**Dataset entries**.

⟨

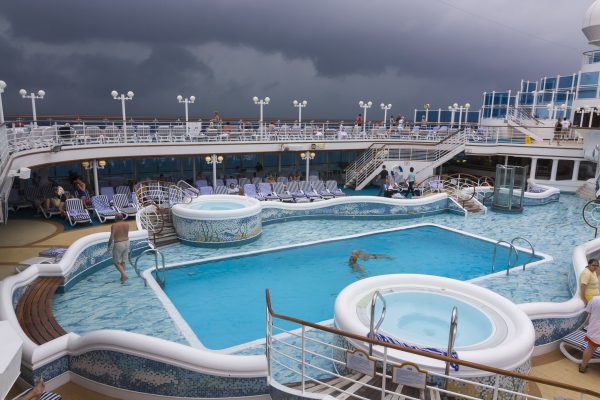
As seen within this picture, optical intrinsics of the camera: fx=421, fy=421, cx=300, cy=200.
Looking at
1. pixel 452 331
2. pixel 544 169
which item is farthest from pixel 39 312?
pixel 544 169

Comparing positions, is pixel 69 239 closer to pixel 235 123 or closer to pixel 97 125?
pixel 97 125

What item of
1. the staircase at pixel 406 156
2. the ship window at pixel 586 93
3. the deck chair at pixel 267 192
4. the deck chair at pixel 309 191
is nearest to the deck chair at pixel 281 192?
the deck chair at pixel 267 192

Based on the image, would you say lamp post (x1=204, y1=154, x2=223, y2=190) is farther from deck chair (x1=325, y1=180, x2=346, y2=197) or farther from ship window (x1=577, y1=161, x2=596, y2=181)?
ship window (x1=577, y1=161, x2=596, y2=181)

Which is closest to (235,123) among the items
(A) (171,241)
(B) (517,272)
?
(A) (171,241)

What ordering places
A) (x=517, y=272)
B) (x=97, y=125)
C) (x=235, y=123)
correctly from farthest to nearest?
(x=235, y=123) → (x=97, y=125) → (x=517, y=272)

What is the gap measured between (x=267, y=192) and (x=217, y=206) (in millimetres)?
4302

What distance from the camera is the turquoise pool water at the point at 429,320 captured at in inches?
204

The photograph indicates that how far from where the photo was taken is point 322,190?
1827cm

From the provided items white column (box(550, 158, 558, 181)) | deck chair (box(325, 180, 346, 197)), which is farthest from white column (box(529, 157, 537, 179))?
deck chair (box(325, 180, 346, 197))

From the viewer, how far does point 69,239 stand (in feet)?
37.9

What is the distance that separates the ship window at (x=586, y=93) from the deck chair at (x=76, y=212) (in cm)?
2847

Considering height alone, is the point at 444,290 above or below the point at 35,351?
above

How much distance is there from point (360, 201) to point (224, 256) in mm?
6106

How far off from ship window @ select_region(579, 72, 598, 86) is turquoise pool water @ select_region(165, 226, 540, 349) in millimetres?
19448
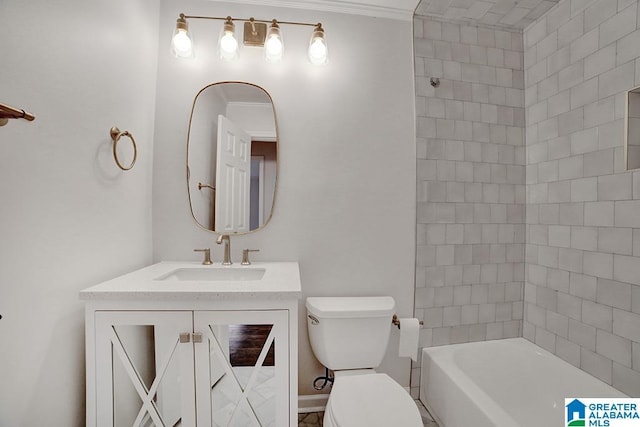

⟩

**To do**. Can you copy every one of these records word for word, leaving out the pictures?

**Correct response**.
As seen within this picture, optical intrinsics of the camera: fx=421, fy=421, cx=300, cy=200.
Looking at
1. pixel 452 331
2. pixel 544 169
which item is farthest from pixel 39 312?
pixel 544 169

Comparing positions, is pixel 69 239 closer to pixel 235 123 or closer to pixel 97 125?
pixel 97 125

What item of
1. the staircase at pixel 406 156
2. the ship window at pixel 586 93
3. the deck chair at pixel 267 192
4. the deck chair at pixel 309 191
is nearest to the deck chair at pixel 281 192?
the deck chair at pixel 267 192

Based on the image, would you say lamp post (x1=204, y1=154, x2=223, y2=190) is farther from deck chair (x1=325, y1=180, x2=346, y2=197) or farther from ship window (x1=577, y1=161, x2=596, y2=181)?
ship window (x1=577, y1=161, x2=596, y2=181)

Which is closest to (235,123) among the items
(A) (171,241)
(B) (517,272)
?
(A) (171,241)

What ordering places
A) (x=517, y=272)
B) (x=97, y=125)
C) (x=235, y=123)
correctly from farthest to nearest?
(x=235, y=123) → (x=97, y=125) → (x=517, y=272)

What is the gap measured between (x=267, y=192) and (x=217, y=206) (in millimetres)?
4302

What distance from the camera is the turquoise pool water at the point at 429,320 captured at in inches?
204

The photograph indicates that how far from where the photo was taken is point 322,190?
1827cm

From the provided items white column (box(550, 158, 558, 181)) | deck chair (box(325, 180, 346, 197)), which is farthest from white column (box(529, 157, 537, 179))?
deck chair (box(325, 180, 346, 197))

From the viewer, how far does point 69,239 stand (in feet)?
37.9

What is the distance that separates the ship window at (x=586, y=93) from the deck chair at (x=76, y=212) (in cm)?
2847

Considering height alone, is the point at 444,290 above or below the point at 35,351?
above

How much distance is there from point (360, 201) to point (224, 256) in mm?
6106

How far off from ship window @ select_region(579, 72, 598, 86) is turquoise pool water @ select_region(165, 226, 540, 349) in millimetres?
19448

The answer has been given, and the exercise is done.